WeekGoalSessionsNotes
1Base build4 × easy jogs (1.5–2 km)Comfortable pace
2Consistency3 × easy + 1 × strides4 × 80 m fast strides
3Speed intro2 × easy + 1 × intervals + 1 × long6 × 200 m fast / 200 m walk
4Threshold2 × easy + 1 × tempo + 1 × long10–12 min steady hard pace
5Sharpen1 × easy + 1 × repeats + 1 × long4 × 400 m strong with full rest
6Taper2 × light jog + drillsKeep legs fresh; no hard work in last 3 days

4.2 Strength & Mobility Mini-Circuit

  • Push-ups: 3 sets × comfortable reps (progress weekly).
  • Bodyweight squats: 3 × 15–25; Lunges: 2 × 10 each leg.
  • Core: Plank 3 × 40–60 s; side plank optional.
  • Mobility: Hip/ankle drills for 5–8 minutes.
Warm-up 7–10 minutes and cool-down 5 minutes. Hydrate and sleep 7–8 hours.

4.3 Nutrition & Recovery

  • Balanced plate: complex carbs + protein + vegetables.
  • Carry a water bottle; sip through the day.
  • No drastic diet changes near exam day.

4.4 Medical Readiness

Follow official standards for vision, hearing, dental health, and BMI. If any concern exists, consult a qualified medical professional early. Keep medical papers accessible.

4.5 Last-Week Revision Map

  • Revise error notebook daily (20–25 minutes).
  • Formulas & short tables twice a day.
  • Light mock at exam time on alternate days.
  • Two pages of current affairs highlights per day.
  • Sleep on time; cut scrolling.

4.6 One-Page Master Checklist

  • Photo, ID, admit card in a transparent folder.
  • Pens, simple watch (if allowed), route rehearsed.
  • Breakfast plan: light, low-oil, familiar.
Mind Cue: Enter with a fixed plan: start section, time marks, skip rules, and a promise to avoid careless errors.

FAQs

Q1. How many months are enough for a first attempt?

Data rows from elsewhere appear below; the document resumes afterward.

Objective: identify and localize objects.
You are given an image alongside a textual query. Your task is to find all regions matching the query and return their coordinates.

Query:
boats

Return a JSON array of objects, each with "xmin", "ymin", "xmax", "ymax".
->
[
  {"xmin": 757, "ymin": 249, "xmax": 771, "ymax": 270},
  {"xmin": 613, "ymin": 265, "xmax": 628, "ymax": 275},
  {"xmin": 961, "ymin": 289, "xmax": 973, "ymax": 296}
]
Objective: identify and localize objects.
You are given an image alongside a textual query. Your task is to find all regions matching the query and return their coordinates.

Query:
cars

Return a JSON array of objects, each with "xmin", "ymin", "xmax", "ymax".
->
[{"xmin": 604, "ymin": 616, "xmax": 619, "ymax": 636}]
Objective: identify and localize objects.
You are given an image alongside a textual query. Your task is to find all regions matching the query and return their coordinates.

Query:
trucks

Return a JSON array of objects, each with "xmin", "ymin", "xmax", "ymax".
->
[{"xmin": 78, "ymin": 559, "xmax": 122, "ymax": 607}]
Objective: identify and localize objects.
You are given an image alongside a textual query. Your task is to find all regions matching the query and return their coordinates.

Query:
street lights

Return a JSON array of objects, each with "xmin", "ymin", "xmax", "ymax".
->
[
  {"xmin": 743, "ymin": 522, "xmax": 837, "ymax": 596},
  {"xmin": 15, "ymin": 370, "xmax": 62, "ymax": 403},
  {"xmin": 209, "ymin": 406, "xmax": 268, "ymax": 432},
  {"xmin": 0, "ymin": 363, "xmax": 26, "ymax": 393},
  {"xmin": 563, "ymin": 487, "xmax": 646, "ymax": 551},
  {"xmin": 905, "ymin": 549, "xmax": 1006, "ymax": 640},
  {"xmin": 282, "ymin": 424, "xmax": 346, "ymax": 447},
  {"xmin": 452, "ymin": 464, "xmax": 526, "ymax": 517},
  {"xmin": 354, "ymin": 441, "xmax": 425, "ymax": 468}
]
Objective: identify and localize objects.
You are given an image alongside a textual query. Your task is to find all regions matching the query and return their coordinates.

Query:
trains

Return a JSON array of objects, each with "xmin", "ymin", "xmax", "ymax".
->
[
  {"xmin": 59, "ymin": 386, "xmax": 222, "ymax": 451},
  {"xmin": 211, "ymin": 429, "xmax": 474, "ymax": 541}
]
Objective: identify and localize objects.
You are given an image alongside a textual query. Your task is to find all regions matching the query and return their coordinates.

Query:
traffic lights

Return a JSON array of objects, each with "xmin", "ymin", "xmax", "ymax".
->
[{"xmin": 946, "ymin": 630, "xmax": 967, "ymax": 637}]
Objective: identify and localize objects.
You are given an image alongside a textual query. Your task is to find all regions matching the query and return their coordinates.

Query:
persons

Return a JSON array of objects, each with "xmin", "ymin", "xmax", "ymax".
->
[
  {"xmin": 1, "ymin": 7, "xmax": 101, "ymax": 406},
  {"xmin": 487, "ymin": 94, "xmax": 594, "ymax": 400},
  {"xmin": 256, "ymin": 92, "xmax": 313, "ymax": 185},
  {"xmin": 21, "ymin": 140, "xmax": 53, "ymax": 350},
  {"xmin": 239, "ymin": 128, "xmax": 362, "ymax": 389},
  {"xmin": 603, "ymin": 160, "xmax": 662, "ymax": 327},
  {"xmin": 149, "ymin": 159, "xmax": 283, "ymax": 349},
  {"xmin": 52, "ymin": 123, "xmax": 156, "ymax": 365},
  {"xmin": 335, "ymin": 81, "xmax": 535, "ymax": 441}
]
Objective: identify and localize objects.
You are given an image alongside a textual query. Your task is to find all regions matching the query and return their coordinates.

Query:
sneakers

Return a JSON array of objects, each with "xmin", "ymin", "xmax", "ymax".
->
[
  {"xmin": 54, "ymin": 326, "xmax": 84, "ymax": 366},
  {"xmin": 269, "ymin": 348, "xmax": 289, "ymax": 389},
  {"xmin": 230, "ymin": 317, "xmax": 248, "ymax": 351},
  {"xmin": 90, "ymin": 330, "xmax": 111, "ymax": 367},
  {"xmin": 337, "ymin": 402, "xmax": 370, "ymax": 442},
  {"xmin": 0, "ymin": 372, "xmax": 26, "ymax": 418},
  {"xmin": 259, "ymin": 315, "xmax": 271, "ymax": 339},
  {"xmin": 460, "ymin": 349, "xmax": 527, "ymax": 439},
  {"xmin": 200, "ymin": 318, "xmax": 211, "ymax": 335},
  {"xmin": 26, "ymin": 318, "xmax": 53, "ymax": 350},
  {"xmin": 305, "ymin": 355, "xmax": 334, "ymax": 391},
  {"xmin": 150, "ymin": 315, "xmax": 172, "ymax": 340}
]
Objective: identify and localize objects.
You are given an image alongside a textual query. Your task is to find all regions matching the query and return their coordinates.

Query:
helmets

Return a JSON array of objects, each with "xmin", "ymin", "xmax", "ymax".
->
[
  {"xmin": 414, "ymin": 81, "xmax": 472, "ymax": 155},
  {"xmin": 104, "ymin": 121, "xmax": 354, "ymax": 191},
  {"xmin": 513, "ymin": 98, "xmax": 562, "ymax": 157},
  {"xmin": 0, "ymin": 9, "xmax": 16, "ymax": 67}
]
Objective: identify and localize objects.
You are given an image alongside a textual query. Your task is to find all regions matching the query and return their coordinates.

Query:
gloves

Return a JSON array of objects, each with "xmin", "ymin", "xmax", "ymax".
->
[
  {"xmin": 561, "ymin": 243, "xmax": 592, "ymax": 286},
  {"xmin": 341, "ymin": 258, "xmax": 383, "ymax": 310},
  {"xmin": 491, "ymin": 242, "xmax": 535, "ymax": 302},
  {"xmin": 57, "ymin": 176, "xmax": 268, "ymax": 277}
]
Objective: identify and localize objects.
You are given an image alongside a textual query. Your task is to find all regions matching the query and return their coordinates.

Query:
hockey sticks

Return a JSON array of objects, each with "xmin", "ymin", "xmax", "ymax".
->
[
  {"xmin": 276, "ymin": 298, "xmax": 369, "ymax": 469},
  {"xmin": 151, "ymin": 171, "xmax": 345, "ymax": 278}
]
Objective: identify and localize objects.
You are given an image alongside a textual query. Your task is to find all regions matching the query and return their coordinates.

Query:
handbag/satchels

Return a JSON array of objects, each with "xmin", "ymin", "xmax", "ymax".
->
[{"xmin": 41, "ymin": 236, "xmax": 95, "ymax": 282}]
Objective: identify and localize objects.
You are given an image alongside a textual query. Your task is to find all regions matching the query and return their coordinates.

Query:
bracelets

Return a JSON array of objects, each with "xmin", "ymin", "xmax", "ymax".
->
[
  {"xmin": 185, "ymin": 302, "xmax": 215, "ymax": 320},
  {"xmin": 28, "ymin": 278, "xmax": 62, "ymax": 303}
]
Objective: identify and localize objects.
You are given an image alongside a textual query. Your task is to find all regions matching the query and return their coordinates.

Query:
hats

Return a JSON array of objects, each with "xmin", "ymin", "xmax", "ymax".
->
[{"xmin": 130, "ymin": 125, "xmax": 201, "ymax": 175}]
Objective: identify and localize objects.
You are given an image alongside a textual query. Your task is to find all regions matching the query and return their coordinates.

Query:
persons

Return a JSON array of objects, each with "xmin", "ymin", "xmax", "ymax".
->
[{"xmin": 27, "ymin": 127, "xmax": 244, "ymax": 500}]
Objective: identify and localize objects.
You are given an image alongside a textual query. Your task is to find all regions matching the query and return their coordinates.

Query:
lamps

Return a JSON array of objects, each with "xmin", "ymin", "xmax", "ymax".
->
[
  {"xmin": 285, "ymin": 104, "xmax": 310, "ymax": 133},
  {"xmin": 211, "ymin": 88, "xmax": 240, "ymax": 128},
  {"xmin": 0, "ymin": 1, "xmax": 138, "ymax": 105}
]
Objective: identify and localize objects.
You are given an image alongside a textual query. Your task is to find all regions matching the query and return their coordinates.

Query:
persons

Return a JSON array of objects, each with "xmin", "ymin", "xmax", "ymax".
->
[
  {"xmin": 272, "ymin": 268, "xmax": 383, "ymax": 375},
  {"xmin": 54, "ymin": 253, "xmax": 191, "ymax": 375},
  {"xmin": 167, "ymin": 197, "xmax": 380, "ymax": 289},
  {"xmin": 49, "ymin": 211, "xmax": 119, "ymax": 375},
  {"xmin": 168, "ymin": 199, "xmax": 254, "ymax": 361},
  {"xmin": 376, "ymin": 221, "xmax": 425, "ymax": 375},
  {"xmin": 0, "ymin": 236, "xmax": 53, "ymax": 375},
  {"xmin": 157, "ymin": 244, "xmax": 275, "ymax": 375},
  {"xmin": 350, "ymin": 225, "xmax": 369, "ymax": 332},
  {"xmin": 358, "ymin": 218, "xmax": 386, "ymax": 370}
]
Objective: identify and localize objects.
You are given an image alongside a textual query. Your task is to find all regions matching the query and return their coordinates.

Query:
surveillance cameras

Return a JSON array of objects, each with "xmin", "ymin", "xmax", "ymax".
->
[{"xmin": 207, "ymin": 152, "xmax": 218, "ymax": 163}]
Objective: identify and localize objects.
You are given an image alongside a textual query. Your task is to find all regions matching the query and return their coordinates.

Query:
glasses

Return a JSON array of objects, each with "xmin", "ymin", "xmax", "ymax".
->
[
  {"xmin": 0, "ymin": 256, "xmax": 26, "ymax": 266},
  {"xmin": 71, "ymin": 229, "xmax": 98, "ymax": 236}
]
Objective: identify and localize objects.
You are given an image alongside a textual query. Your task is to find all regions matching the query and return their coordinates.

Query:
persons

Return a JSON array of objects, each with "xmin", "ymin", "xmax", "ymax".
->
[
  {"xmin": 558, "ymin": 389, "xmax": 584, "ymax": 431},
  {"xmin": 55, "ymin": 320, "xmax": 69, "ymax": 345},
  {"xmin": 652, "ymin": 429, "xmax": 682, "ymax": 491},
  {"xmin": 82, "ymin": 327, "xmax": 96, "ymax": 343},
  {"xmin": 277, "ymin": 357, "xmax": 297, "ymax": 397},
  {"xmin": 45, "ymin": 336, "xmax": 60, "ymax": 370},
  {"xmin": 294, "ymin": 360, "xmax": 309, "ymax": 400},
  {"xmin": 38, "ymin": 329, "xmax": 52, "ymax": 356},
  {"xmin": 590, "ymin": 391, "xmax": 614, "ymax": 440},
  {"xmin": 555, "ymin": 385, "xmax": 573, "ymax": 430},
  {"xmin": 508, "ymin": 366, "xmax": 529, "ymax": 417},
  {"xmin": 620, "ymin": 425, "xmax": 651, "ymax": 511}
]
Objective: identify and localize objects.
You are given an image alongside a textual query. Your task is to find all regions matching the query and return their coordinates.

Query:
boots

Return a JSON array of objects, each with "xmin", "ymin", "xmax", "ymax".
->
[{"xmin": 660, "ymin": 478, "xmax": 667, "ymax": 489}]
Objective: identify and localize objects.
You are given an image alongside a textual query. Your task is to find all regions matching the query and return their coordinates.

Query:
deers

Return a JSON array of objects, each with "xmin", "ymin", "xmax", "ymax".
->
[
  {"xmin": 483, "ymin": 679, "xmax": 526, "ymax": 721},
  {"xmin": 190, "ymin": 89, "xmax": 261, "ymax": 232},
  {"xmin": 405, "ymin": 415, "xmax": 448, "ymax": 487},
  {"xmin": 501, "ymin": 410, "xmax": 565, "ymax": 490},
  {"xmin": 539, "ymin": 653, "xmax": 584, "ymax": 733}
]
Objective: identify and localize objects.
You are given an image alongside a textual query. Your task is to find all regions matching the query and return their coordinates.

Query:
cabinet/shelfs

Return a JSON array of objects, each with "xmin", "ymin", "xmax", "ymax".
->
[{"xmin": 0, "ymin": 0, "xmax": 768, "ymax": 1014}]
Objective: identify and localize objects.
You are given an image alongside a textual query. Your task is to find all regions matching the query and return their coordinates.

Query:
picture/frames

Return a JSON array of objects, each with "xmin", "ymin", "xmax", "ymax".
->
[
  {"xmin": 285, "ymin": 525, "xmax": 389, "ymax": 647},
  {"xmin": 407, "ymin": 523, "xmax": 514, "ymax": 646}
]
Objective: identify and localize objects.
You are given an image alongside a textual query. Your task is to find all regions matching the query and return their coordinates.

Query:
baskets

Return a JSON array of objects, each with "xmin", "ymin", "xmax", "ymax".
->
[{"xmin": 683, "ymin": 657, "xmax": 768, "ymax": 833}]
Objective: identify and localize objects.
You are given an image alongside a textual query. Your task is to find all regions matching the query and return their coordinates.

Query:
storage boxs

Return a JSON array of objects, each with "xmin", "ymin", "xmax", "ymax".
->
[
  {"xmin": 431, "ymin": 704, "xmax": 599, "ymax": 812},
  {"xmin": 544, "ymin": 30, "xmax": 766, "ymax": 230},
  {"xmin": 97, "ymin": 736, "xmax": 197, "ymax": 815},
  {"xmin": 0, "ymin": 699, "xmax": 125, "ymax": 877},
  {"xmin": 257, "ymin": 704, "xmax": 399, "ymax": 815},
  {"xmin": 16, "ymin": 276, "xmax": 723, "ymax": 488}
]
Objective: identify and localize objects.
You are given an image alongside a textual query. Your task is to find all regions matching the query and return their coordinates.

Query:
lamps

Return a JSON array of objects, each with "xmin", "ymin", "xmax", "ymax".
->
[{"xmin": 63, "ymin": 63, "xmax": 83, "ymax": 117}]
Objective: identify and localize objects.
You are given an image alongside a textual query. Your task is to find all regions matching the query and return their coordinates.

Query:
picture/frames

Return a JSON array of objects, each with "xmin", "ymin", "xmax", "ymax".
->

Three focused months with strict weekly rhythm are enough. Revision and timed practice matter more than pile of books.

Q2. Best daily order of subjects?

Morning: Maths/Reasoning; Afternoon: GK; Evening: English + revision.

Q3. How to remember current affairs?

Make weekly one-page capsules; revise every Sunday with quick mnemonics.

Q4. Attempt hardest questions first?

No. Secure sitters and medium items first; return to tricky ones later.

Q5. Prevent silly mistakes?

Underline numbers, circle units, and re-read the final line. Practice the same ritual daily.

Q6. OMR/answer sheet tips?

Clean bubbling and legible entries. Practice bubbling during mocks to save minutes.

Final Words — Build a System and Trust It. And believe on our self and you will be successful

The paper rewards students who respect basics, keep a neat error notebook, and train the body like a teammate. You have a 90-day roadmap, weekly rhythm, mock-day discipline, and a safe fitness plan. Start today and track progress daily.